> [Text]:
:::

Question

The electric potential varies in space according to the relation $V=3x+4y.$ A particle of mass $0.1kg$ starts from rest from point $(2,3.2)$ under the influence of this field. The charge on the particle is $+1\mu C.$ Assume V and $(x,y)$ are in S.I. units
The velocity of the particle when it crosses the x - axis is

• A. $20\times {10}^{-3}m{s}^{-1}$
• B. $40\times {10}^{-3}m{s}^{-1}$
• C. $30\times {10}^{-3}m{s}^{-1}$
• D. $50\times {10}^{-3}m{s}^{-1}$

Answer 1

The correct option is A $20\times {10}^{-3}m{s}^{-1}$

$V=3x+4y$
We know that the relation between $V$ and $E$ is given by
$E=-[\frac{\delta V}{\delta x}\hat{i}+\frac{\delta V}{\delta y}\hat{j}+\frac{\delta V}{\delta z}\hat{k}]$
$⟹E_x=-\frac{\delta V}{\delta x}\hat{i}$
$\therefore E_x=-3V{m}^{-1}$
Similarly, $E_y=-\frac{\delta V}{\delta y}\hat{j}$
$\therefore E_y=-4V{m}^{-1}$ (downward)
Only this y component of electric field is responsible for the particle to cross x-axis.
The acceleration of particle along y- axis will be
$a_y=\frac{q{E}_y}{m}$
We know
$S_y=ut+\frac{1}{2}{a}_y{t}^2$
$⟹S_y=\frac{1}{2}\frac{q{E}_y}{m}{t}^2$........(i)
$S_y=-3.2m$ (given)
On putting all values from above in (i) we will get $t=400s$
Velocity of the when it crosses x-axis is given by
$V=\sqrt{{V_x}^2+{V_y}^2}$...........(ii)
$V_x=u_x+a_{x}t$
As $u_x=0$ then,
$V_x=\frac{q{E}_y}{m}t$
Ily, $V_y=\frac{q{E}_x}{m}t$
On solving we will get $V_x=-12\times {10}^{-3}$ $m{s}^{-1}$ and $V_y=-16\times {10}^{-3}$ $m{s}^{-1}$
Putting these values in (ii) we will get
$V=20\times {10}^{-3}$ $m{s}^{-1}$

:::

> [Data extract]:
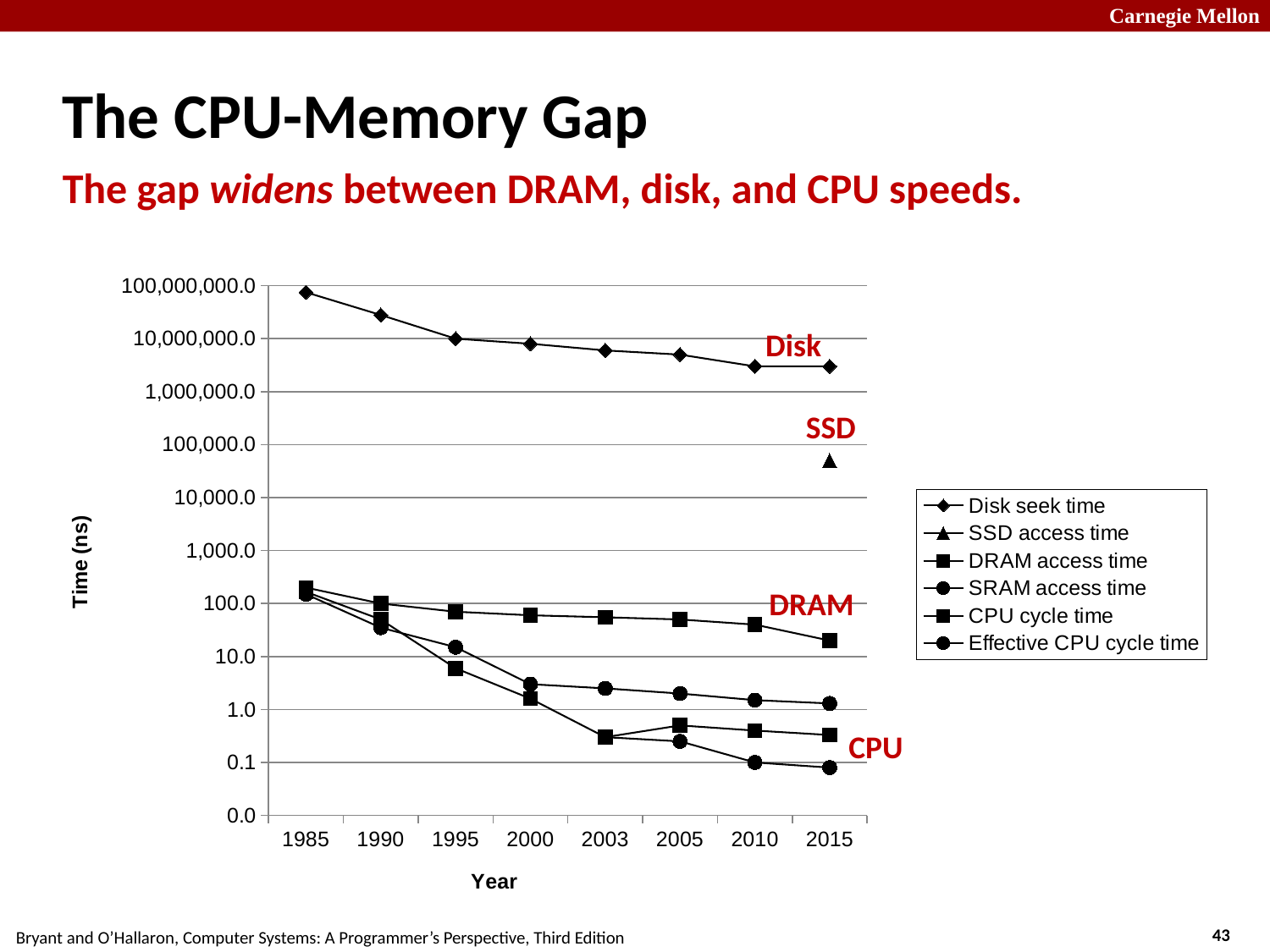
Is the SSD access time in 2015 greater or less than 100,000.0? less Is the Disk seek time in 1985 greater or less than 10,000,000.0? greater How many series does the legend list? 6 Does the Disk seek time rise or fall from 1985 to 2015? fall Does the DRAM access time rise or fall from 1985 to 2015? fall What is the label of the y axis? Time (ns) Which series has the lowest value in 2015? Effective CPU cycle time How many years are marked along the x axis? 8 What kind of chart is shown on the slide? line chart Is the Disk seek time in 2015 greater or less than 1,000,000.0? greater Which series has the highest values across all years? Disk seek time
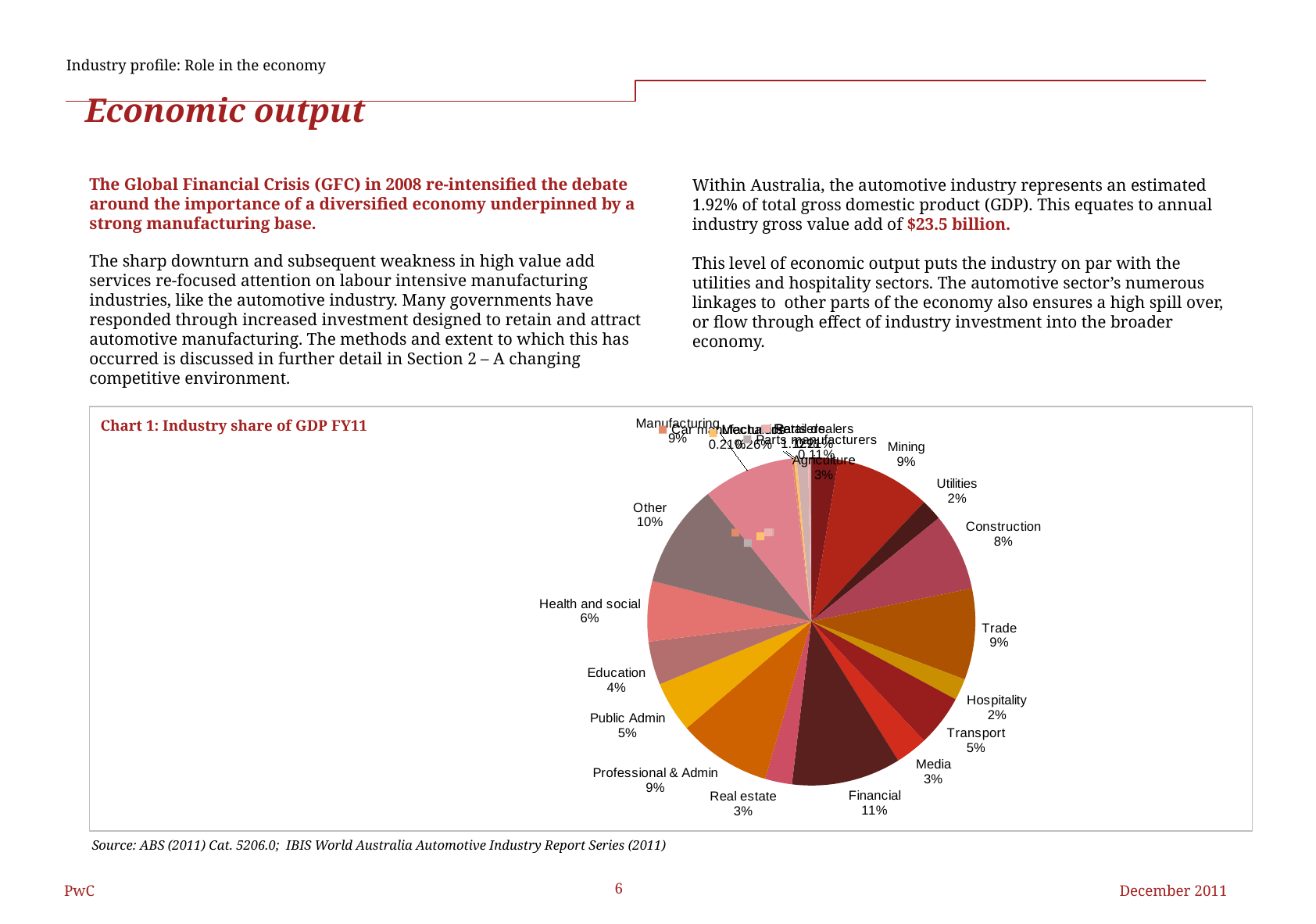
What share of GDP does Health and social hold in Chart 1? 6% In Chart 1, what is the difference in GDP share between Other and Health and social? 4% What share of GDP does Utilities hold in Chart 1? 2% What share of GDP does Construction hold in Chart 1? 8% What share of GDP does the Financial sector hold in Chart 1? 11% What is the title of the chart on the slide? Chart 1: Industry share of GDP FY11 What type of chart is Chart 1: Industry share of GDP FY11? pie chart Which labelled sector has the largest share of GDP in Chart 1? Financial In Chart 1, which has a larger share of GDP: Education or Public Admin? Public Admin What share of GDP does the Other category hold in Chart 1? 10% In Chart 1, which has a larger share of GDP: Transport or Media? Transport In Chart 1, what is the difference in GDP share between Financial and Construction? 3%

:::

> [Tasks to complete]:
1. In the electric potential problem, reproduce the passage starting with "The correct option" and going on through "to cross x-axis.", swapping "downward" for "along the negative y-axis".
2. According to the electric potential problem, what is the charge on the particle?

> [Responses to the exercise]:
1.
The correct option is A $20\times {10}^{-3}m{s}^{-1}$

$V=3x+4y$
We know that the relation between $V$ and $E$ is given by
$E=-[\frac{\delta V}{\delta x}\hat{i}+\frac{\delta V}{\delta y}\hat{j}+\frac{\delta V}{\delta z}\hat{k}]$
$⟹E_x=-\frac{\delta V}{\delta x}\hat{i}$
$\therefore E_x=-3V{m}^{-1}$
Similarly, $E_y=-\frac{\delta V}{\delta y}\hat{j}$
$\therefore E_y=-4V{m}^{-1}$ (along the negative y-axis)
Only this y component of electric field is responsible for the particle to cross x-axis.

2. +1 μC